Welcome to my website!
I am a PhD student at the Department of Economics, University College London.
My research field is microeconomic theory. I was on the 22/23 Job Market.
I joined TWS Partners in May 2023 as a consultant.
Find my CV here.
My preferred forename is Mia. My name in Chinese is 白果 (bái guǒ), meaning 'white fruit', or the plant ginkgo.
Job Market Paper, Submitted
This paper studies a dynamic information acquisition model with payoff externalities. Two players can acquire costly information about an unknown state before taking a safe or risky action. Both information and the action taken are private. The first player to take the risky action has an advantage but whether the risky action is profitable depends on the state. The players face the tradeoff between being first and being right. In equilibrium, for different priors, there exist three kinds of randomisation: when the players are pessimistic, they enter the competition randomly; when the players are less pessimistic, they acquire information and then randomly stop; when the players are relatively optimistic, they randomly take an action without acquiring information.

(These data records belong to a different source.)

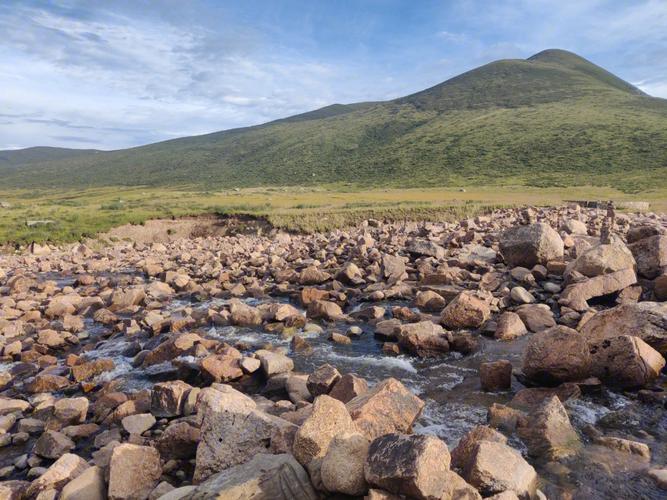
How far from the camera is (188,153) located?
177750mm

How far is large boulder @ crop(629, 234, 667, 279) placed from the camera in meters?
12.6

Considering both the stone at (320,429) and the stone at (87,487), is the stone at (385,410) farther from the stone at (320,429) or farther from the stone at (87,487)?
the stone at (87,487)

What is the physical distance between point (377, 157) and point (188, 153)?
300 ft

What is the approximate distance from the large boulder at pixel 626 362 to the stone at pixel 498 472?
11.0 ft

Linear Search or Binary Search: Time Risk Preferences and Pool Sizes (Link to the paper)
This paper studies how time risk attitude and patience level affect an agent's optimal choice of a sequence of pooled tests within a dynamic single agent's model. To disentangle the effects of time risk attitude and patient level, I consider a generalised expected discounted utility function. I show that when the agent's prior belief is uniform and the preference is time-consistent, only Linear Search and Binary Search can be optimal. All other sequences of the tests are suboptimal. Whether a sequence of linear searches or binary searches is optimal depends on the tradeoff between the time risk attitude and the patience level.
Learning How People Learn (Link to the paper)
This paper investigates whether it is possible for a designer to learn how a decision maker learns from the information. The decision maker observes signals about an unknown payoff-relevant state, learns about the state from the signals and then takes an action at each time. A designer designs the payoff the decision maker obtains, observes the decision maker's signals and actions, and then tries to learn how this decision maker learns from the information. This paper investigates a starting point of this problem: given the common knowledge that the decision maker is Bayesian but the prior is unknown, is it possible for the designer to learn the decision maker's prior? This paper studies the probability of the designer learning the decision maker's prior and characterises the optimal payoff structure that maximises this probability.